(What you should do):
Please copy, word for word, the lines from the one containing "At what distance from the viewer" through the one containing "970 centimetres", both included, and nothing else.

[BEGIN]

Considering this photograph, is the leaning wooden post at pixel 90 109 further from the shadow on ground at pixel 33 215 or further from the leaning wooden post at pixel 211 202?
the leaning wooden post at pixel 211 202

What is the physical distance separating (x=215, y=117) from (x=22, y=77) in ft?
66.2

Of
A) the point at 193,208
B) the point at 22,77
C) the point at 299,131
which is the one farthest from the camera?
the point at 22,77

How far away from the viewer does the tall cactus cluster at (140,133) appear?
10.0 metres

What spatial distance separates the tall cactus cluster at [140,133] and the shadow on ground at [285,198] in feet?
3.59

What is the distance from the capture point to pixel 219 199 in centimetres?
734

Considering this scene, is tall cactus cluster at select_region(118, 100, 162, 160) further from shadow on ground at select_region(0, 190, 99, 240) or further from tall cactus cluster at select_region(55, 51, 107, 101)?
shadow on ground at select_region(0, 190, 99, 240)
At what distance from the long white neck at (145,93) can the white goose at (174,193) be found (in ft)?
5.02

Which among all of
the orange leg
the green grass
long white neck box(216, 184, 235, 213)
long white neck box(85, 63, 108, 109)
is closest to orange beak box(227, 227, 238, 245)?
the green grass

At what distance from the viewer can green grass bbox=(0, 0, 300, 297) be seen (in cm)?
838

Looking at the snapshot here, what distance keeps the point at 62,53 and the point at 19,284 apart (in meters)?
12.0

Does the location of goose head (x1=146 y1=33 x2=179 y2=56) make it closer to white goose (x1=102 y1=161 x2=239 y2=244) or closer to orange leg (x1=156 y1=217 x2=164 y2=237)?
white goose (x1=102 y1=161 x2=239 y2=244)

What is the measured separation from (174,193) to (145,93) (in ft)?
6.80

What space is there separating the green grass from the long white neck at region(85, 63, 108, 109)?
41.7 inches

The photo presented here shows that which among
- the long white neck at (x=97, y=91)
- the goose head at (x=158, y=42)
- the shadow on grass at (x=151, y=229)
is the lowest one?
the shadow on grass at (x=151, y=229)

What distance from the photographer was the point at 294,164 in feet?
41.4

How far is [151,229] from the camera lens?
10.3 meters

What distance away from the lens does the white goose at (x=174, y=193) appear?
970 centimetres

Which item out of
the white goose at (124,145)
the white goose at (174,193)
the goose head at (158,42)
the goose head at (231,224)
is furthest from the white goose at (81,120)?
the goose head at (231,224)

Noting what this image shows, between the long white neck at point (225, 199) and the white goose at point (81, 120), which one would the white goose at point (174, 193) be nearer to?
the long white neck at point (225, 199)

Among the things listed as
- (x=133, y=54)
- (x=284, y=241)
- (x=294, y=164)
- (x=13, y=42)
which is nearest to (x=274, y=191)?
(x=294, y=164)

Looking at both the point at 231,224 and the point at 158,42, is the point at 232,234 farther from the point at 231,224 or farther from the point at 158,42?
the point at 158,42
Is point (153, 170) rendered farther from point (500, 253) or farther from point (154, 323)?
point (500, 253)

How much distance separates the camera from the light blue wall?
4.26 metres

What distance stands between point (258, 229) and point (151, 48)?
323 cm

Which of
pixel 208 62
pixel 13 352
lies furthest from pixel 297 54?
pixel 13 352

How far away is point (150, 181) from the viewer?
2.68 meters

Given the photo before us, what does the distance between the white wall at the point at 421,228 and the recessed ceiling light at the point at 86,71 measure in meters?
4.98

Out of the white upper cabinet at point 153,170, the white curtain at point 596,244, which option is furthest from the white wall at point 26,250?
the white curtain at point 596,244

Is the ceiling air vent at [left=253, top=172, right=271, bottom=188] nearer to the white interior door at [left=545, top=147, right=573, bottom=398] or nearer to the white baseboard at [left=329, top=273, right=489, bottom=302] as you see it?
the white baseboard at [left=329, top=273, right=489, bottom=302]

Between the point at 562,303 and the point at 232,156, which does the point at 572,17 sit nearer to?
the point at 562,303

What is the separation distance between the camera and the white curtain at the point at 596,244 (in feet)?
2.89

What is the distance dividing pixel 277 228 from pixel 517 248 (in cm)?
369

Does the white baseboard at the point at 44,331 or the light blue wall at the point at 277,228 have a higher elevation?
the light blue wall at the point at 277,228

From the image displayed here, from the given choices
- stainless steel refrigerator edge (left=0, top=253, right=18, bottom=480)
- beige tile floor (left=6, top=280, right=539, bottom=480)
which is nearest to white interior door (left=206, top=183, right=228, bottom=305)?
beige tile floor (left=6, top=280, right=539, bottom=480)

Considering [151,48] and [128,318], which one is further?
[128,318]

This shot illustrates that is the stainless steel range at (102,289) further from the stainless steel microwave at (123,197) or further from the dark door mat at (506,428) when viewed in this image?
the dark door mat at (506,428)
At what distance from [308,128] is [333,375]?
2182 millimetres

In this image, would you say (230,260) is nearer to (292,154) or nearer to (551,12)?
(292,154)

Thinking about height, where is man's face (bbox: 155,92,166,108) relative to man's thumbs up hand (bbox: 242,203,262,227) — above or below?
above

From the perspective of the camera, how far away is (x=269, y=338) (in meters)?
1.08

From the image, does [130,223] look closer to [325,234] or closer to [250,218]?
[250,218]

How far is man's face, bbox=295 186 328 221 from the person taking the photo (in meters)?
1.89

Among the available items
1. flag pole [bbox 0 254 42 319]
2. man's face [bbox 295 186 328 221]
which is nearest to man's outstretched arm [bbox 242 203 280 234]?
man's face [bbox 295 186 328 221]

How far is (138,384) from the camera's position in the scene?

[END]

(Expected answer):
At what distance from the viewer can green grass bbox=(0, 0, 300, 297) be seen (in cm)?
838

Looking at the snapshot here, what distance keeps the point at 62,53 and the point at 19,284 apart (in meters)?
12.0

Does the location of goose head (x1=146 y1=33 x2=179 y2=56) make it closer to white goose (x1=102 y1=161 x2=239 y2=244) or closer to orange leg (x1=156 y1=217 x2=164 y2=237)?
white goose (x1=102 y1=161 x2=239 y2=244)

What is the measured separation from (174,193) to (145,93) (in ft)?
6.80

What space is there separating the green grass from the long white neck at region(85, 63, 108, 109)?
41.7 inches

The photo presented here shows that which among
- the long white neck at (x=97, y=91)
- the goose head at (x=158, y=42)
- the shadow on grass at (x=151, y=229)
is the lowest one?
the shadow on grass at (x=151, y=229)

What distance from the photographer was the point at 294,164 in feet?
41.4

How far is [151,229] from the camera lens?
10.3 meters

What distance away from the lens does the white goose at (x=174, y=193) appear?
970 centimetres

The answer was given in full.